One problem is that the address space of shared memory is not so large when many processes want to have their own chunks.
In addition, it is too easy for processes to stumble on each other's legs.
Windows offered some partial solutions, such as the ability for the process to inform Windows about when it actually used any memory (the process then locks this memory area), which means that Windows can move the contents of the memory around if necessary, free up space, but it was all voluntary and not very safe.
So, 32-bit Windows, Windows NT, used the new processor memory management to automate the best practices that Windows 16-bit programs should use. In fact, a process only deals with logical addresses that the processor automatically translates to physical addresses (which this process never sees). Well, on a 32-bit PC, translation is a two-step business, i.e. Internal intermediate form of address, but this is a complication that you do not need to know about.
One of the nice consequences of this hardware address translation is that the process can be completely isolated from knowing which physical addresses it uses. For example, it is easy to have two processes of the same program. They think they are dealing with the same addresses, but these are only logical addresses; in fact, their logical addresses translate to different physical addresses, so that they do not stomp in each other's memory areas.

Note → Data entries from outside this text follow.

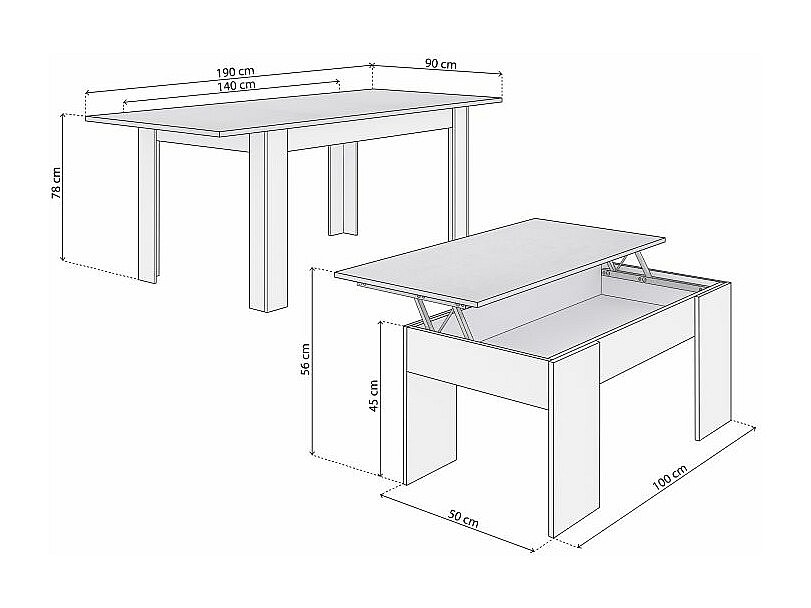 190 cm
140 cm
90 cm
78 cm
56 cm
45 cm
50 cm
100 cm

And one of the consequences that we can say about a 20-20 retrospective assessment is not so nice, is that the translation scheme allows virtual memory , for example. to simulate RAM using disk space. Windows can copy the contents of the memory to disk, and then use this area of physical memory for something else. When a process that uses this memory area writes to or reads from it, Windows engages in some frantic activity to load data from the disk into some memory area (it may be the same or different) and maps the logical addresses of the process there. The result of this is that in the conditions of low memory, the PC turns from an electronic beastie into a mechanical beastie, performing slooooower thousands and millions of times. Ungood - but when RAM sizes were small, people thought virtual memory was neat.
The main problem with virtual memory in today's Windows is that in practice, it's almost impossible to disable this damn thing. Even if there is only one “main” program, and there is much more than enough physical RAM, Windows will actively change data to disk to be prepared for the possibility that even more logical memory might be required for this process. However, if this were corrected, then something else would most likely appear instead; this is the nature of the universe.